Showdown over $7.8 billion plan to restore the Everglades
Congress begins debating its share of nation's largest, costliest restoration project.
Florida politicians and environmental lobbyists are pulling out every adjective they can muster to help build national support for a proposed $7.8 billion plan to save Florida's Everglades.
"We are committing ourselves this week to a 20- to 30-year effort that I think will result in one of the great triumphs of the century," says Sen. Bob Graham (D) of Florida.
As if not to be outdone, David Guggenheim of the Everglades Coalition says: "This is the largest environmental restoration project in the history of civilization."
To be accurate, it is the largest environmental restoration project ever proposed. What is unclear still is whether Congress will agree to pay for it.
This week, after years of debate and study in South Florida, lawmakers in Washington are getting their first detailed look at how a team of scientists, engineers, and environmentalists are proposing to convert a 50-year-old flood-control system back into a natural ecosystem. The federal price tag: roughly $200 million a year for the next 20 years.
Florida has already pledged to pay for half of the multibillion-dollar project.
While there is widespread support in Washington for the effort, analysts acknowledge that it may require more than a bit of legislative finesse. Senator Graham says he is encouraged about the plan's chances, but he admits that he doesn't have a signed contract yet. "This is a bipartisan effort in Congress, but it is going to take some real heavy lifting," says Ron Tipton of the World Wildlife Fund.
The Everglades system encompasses a huge area across the southern third of Florida. It begins with meandering rivers south of Orlando, continues across and around Lake Okeechobee, and flows into the River of Grass, a wide expanse of saw grass and shallow water that continues slowly to the Gulf of Mexico.
Earlier this century, developers recognized that they could drain and fill portions of the Everglades to provide cheap land for farms and houses. The US Army Corps of Engineers cut canals through the region, rechanneling much of the water away from its slow flow to the Gulf and dumping it instead into the Atlantic Ocean.
At the same time, roads and highways were built across the Everglades, structures that acted like partial dams by slowing or altering the flow of water.
To many it seemed that "progress" was taming the vast swamp.
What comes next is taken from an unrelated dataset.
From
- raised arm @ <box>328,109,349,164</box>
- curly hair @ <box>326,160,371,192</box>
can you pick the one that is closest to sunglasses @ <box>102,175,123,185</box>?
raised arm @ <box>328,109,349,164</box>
In reality, it is significantly changing a unique and critical habitat for 68 threatened or endangered species. The wading-bird population, for example, is down 90 percent from levels recorded at the beginning of the century. In addition, by disrupting the flow of water, the huge aquifer that extends under the cities of southeastern Florida is being deprived of water needed to keep it full. Salt water from the ocean has begun intruding into what had been freshwater wells.
VIRTUALLY every major environmental problem created through mismanagement by man was foreseen and warned of more than 50 years ago by famed conservationist Marjory Stoneman Douglas. But her warnings were ignored.
For the first time, the cost of ignoring Ms. Douglas has been quantified. By one estimate, in today's dollars it cost $3 billion to build the flood-control systems and other infrastructure. It will cost more than twice that to save the ecosystem.
The essence of the plan is an attempt to restore both the amount and timing of the southward water flow. To do that, runoff from farms and urban areas must first be cleansed of pollutants. At the same time, the system must provide enough flexibility to offer a reliable level of flood control.
Environmentalists, scientists, and politicians all admit that nothing like this has been attempted before. But experts are confident the project will result in major advances and perhaps a few scientific breakthroughs that will benefit mankind.
"If we succeed, this will become the model for how we do ecosystem restoration in this country and around the world," says John Flicker, who heads the National Audubon Society.
The plan doesn't try to solve every problem facing the Everglades. One major failing is that it does not address a means to slow or halt the explosive population growth and development in South Florida. Instead, the Everglades restoration plan appears to embrace a concept of continued uncontrolled population growth in the region surrounding the fragile ecosystem.
Estimates are that the current population of 5.5 million will more than double to 12 million by 2050.
In addition to warning about the disastrous effects of flood control on the River Grass, Douglas also warned of the dangers of unrestrained population growth. It is one warning officials continue to ignore.